Required task: Pictures are excluded from this exercise. Transcribe exactly the lines from the one containing "From this image, does" through the last line of the listing.

Supplied entries:
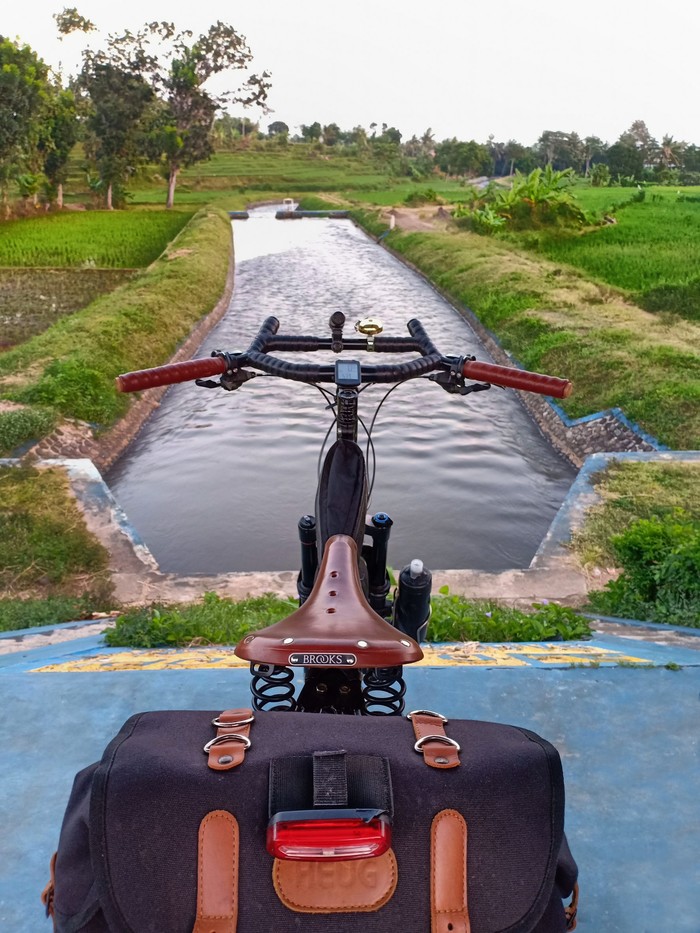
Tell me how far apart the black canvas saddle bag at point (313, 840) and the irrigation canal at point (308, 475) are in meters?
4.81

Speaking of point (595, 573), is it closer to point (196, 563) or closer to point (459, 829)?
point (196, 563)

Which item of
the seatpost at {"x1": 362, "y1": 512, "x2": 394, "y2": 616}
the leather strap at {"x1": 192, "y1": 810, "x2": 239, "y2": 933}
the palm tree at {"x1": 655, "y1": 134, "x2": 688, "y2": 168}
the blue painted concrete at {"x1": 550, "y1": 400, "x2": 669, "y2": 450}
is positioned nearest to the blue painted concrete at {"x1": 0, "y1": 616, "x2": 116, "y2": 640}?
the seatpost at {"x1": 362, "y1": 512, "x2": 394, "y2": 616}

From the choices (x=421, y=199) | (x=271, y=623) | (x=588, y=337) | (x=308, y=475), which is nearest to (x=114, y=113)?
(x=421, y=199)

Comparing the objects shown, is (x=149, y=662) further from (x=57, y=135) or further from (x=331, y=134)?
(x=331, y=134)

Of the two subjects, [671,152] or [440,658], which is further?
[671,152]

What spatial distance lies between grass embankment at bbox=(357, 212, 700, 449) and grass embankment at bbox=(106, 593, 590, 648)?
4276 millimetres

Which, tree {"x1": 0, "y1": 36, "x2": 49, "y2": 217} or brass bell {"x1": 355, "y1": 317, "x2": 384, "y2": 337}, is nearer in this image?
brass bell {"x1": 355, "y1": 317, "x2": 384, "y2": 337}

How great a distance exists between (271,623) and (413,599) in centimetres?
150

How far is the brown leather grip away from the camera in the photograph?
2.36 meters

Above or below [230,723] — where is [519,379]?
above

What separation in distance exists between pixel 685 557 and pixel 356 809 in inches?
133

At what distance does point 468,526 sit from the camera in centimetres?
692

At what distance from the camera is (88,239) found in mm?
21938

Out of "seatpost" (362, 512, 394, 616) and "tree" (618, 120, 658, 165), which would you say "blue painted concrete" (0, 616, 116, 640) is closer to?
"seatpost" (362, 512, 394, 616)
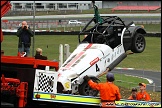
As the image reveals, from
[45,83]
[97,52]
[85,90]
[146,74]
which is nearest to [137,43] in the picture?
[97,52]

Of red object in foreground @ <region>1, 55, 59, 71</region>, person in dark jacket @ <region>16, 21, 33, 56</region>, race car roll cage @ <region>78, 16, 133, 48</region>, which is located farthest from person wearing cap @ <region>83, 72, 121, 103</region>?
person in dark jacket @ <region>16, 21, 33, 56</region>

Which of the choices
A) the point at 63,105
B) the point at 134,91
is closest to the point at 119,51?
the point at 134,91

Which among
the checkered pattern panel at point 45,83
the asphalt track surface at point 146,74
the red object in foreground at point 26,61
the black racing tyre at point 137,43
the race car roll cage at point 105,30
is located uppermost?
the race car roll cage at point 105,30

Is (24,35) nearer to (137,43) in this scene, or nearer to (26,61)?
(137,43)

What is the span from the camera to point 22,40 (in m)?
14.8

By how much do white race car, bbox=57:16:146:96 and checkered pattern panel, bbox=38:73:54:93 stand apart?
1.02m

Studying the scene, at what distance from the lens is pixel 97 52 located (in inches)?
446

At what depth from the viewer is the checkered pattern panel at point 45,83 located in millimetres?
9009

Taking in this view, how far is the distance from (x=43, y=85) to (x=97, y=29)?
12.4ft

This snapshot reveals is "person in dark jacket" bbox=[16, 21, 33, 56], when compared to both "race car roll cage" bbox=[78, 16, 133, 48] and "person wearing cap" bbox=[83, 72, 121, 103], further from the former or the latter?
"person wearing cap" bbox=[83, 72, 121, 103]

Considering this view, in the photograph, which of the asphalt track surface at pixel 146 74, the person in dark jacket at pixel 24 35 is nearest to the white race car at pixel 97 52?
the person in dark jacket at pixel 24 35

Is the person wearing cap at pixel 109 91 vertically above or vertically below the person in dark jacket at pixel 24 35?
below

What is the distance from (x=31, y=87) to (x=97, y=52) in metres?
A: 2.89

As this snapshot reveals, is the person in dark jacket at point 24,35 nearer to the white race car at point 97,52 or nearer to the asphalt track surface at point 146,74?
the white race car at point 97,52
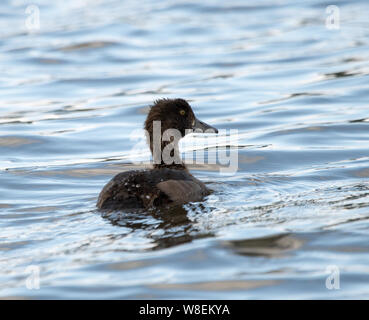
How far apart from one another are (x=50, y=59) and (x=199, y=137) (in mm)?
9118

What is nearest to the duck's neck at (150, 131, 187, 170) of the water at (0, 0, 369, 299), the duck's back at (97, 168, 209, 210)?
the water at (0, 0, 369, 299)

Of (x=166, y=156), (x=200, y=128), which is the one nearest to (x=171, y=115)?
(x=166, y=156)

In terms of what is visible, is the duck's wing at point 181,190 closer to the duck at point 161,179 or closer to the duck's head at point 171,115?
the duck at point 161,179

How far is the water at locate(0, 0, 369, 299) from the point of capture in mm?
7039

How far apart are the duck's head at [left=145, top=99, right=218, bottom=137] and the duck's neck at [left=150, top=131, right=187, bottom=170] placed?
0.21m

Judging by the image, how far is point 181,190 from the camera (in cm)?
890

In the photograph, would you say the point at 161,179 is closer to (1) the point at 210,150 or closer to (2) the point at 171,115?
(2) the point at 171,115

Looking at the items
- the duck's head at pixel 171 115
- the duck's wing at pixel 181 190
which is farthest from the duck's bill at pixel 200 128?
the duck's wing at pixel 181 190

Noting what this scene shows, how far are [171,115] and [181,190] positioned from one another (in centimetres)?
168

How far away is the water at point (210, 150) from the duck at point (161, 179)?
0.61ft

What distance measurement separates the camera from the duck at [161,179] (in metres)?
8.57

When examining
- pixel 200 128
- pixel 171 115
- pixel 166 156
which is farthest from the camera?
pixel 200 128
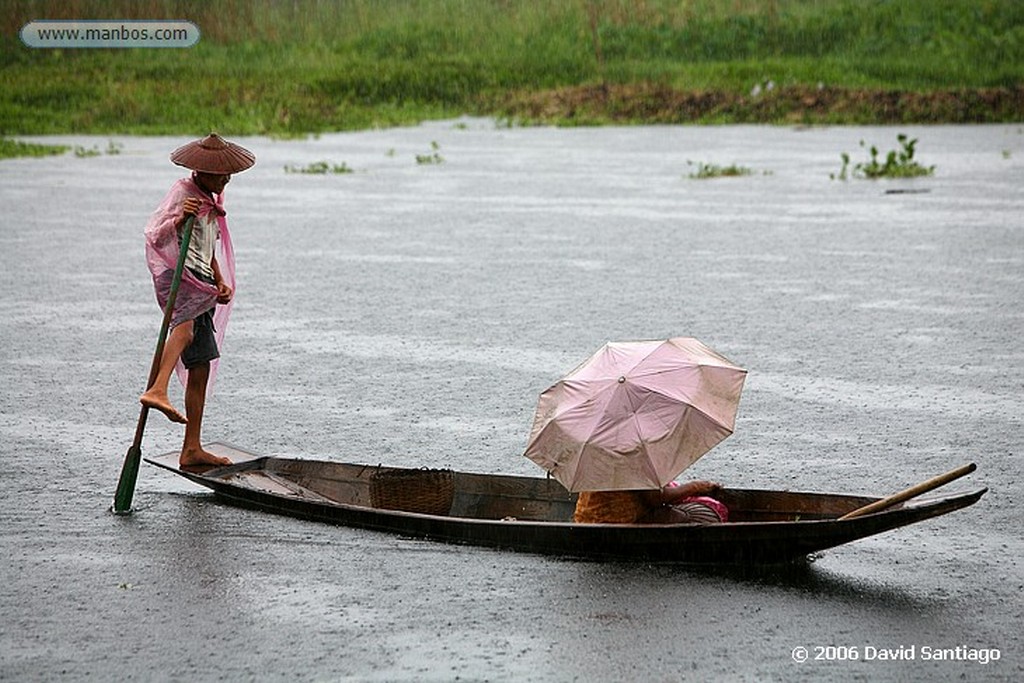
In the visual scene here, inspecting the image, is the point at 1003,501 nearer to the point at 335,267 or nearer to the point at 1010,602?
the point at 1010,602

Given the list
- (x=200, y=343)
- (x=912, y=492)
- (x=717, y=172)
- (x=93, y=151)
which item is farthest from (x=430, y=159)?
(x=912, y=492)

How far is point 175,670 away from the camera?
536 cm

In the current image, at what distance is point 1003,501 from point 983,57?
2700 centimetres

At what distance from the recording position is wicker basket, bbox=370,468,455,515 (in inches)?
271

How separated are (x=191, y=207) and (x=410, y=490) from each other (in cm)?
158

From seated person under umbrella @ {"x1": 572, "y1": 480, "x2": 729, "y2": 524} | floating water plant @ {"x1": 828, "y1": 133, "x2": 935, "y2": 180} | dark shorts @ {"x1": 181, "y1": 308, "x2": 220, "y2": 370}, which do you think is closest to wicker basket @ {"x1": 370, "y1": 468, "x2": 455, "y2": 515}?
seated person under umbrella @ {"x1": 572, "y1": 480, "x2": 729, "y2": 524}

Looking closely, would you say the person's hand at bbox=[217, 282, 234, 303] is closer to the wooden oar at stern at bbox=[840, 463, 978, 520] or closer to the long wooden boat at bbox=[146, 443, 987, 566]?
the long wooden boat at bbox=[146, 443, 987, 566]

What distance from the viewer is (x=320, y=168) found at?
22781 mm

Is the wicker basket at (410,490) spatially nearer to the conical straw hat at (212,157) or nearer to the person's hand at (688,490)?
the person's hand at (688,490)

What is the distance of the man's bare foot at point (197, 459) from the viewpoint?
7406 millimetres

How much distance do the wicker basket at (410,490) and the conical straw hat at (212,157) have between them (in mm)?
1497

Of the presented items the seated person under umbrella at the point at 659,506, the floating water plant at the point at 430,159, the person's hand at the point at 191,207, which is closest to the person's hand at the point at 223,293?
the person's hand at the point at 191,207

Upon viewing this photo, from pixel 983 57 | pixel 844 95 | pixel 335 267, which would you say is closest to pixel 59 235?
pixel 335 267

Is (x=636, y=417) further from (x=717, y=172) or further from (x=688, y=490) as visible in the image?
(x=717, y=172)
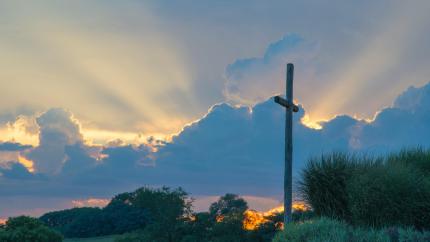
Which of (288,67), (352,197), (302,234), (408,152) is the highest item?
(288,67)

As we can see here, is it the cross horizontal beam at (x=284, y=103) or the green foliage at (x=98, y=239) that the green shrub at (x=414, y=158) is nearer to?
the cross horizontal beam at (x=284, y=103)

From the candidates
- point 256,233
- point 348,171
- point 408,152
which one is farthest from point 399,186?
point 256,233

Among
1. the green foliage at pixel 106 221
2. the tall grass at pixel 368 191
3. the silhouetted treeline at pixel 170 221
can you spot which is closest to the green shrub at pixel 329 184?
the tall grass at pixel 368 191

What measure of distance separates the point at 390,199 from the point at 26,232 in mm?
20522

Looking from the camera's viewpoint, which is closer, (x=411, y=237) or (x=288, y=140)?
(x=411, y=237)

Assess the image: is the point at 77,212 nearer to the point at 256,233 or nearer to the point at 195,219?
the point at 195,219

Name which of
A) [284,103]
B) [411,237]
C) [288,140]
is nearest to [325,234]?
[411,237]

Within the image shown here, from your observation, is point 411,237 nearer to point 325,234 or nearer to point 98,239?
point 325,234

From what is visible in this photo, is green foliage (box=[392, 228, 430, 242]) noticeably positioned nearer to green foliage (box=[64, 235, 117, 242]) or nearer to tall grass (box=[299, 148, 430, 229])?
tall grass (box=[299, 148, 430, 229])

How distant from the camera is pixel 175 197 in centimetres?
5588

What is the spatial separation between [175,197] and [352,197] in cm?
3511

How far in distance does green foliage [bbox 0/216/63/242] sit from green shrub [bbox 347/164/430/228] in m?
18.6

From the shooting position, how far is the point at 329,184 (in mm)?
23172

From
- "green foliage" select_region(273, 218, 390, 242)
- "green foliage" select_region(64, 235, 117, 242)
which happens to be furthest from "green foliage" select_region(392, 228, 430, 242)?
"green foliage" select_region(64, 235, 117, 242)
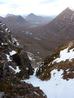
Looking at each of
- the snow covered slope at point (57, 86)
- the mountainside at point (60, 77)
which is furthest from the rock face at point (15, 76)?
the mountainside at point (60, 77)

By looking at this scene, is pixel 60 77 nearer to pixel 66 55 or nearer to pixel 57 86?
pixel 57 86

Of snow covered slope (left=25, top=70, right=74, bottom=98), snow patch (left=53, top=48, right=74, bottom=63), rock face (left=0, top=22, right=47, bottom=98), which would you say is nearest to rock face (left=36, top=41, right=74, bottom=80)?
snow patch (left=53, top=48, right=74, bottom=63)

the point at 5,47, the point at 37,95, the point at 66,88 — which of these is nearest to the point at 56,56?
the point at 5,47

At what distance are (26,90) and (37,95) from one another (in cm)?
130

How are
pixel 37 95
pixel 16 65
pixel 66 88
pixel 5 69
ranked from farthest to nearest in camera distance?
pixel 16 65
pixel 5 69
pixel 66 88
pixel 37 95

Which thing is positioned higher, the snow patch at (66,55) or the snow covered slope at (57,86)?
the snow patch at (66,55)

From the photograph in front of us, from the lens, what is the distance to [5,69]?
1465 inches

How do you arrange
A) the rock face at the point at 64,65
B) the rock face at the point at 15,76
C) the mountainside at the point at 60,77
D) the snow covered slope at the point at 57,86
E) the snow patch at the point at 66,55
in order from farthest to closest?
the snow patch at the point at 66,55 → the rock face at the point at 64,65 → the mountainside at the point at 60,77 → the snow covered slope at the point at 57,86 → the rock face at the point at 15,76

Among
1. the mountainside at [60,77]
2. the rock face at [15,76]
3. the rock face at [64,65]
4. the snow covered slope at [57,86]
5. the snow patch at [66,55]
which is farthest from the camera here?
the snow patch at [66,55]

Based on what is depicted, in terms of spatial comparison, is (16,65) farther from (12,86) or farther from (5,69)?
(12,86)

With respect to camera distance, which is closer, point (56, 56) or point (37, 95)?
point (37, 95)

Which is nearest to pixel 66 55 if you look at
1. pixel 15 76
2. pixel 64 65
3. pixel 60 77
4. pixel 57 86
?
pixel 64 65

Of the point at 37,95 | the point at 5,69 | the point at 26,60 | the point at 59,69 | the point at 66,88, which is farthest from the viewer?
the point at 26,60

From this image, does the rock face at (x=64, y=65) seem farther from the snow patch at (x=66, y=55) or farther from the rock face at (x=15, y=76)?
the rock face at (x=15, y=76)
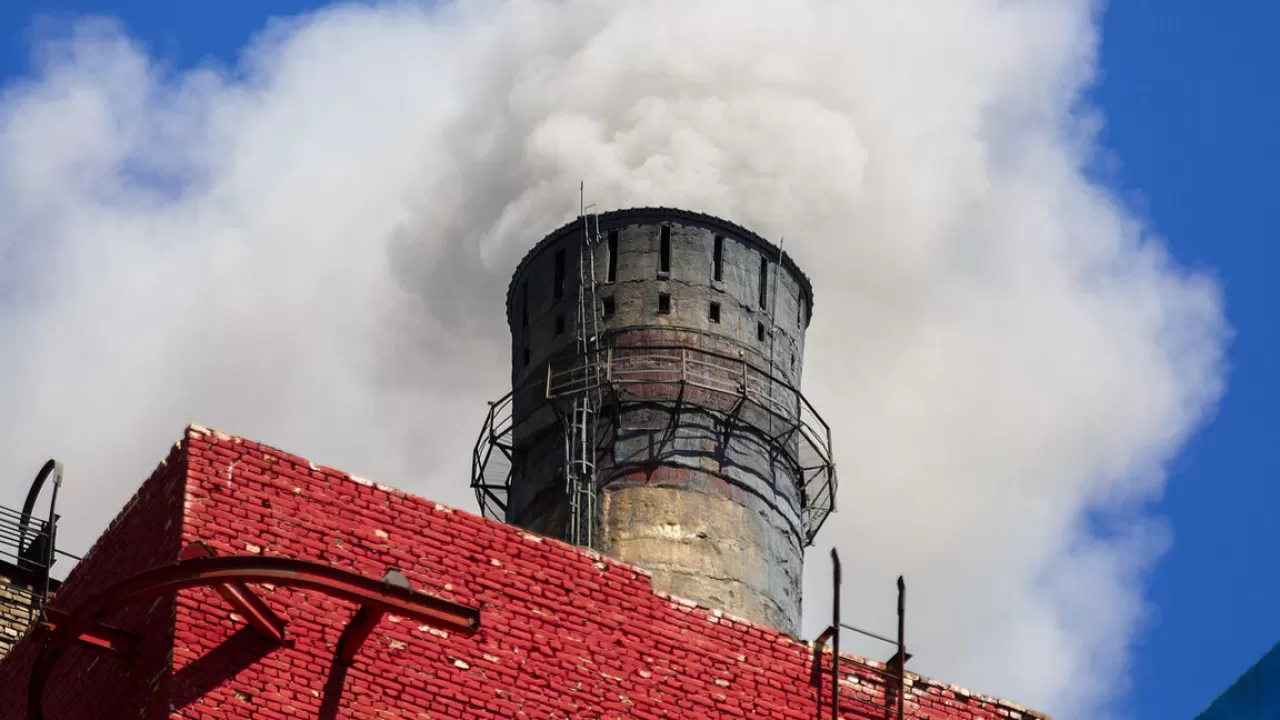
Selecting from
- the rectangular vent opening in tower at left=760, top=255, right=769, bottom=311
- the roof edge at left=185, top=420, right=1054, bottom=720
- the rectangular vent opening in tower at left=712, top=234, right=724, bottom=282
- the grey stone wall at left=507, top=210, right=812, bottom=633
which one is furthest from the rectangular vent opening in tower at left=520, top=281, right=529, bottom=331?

Answer to the task:
From this image, does the rock face at (x=64, y=65) seem farther from the snow patch at (x=66, y=55) or farther from the rock face at (x=15, y=76)?
the rock face at (x=15, y=76)
Selecting from
- the rectangular vent opening in tower at left=760, top=255, right=769, bottom=311
- the roof edge at left=185, top=420, right=1054, bottom=720
- the rectangular vent opening in tower at left=712, top=234, right=724, bottom=282
- the grey stone wall at left=507, top=210, right=812, bottom=633
which one is furthest from the rectangular vent opening in tower at left=520, top=281, right=529, bottom=331?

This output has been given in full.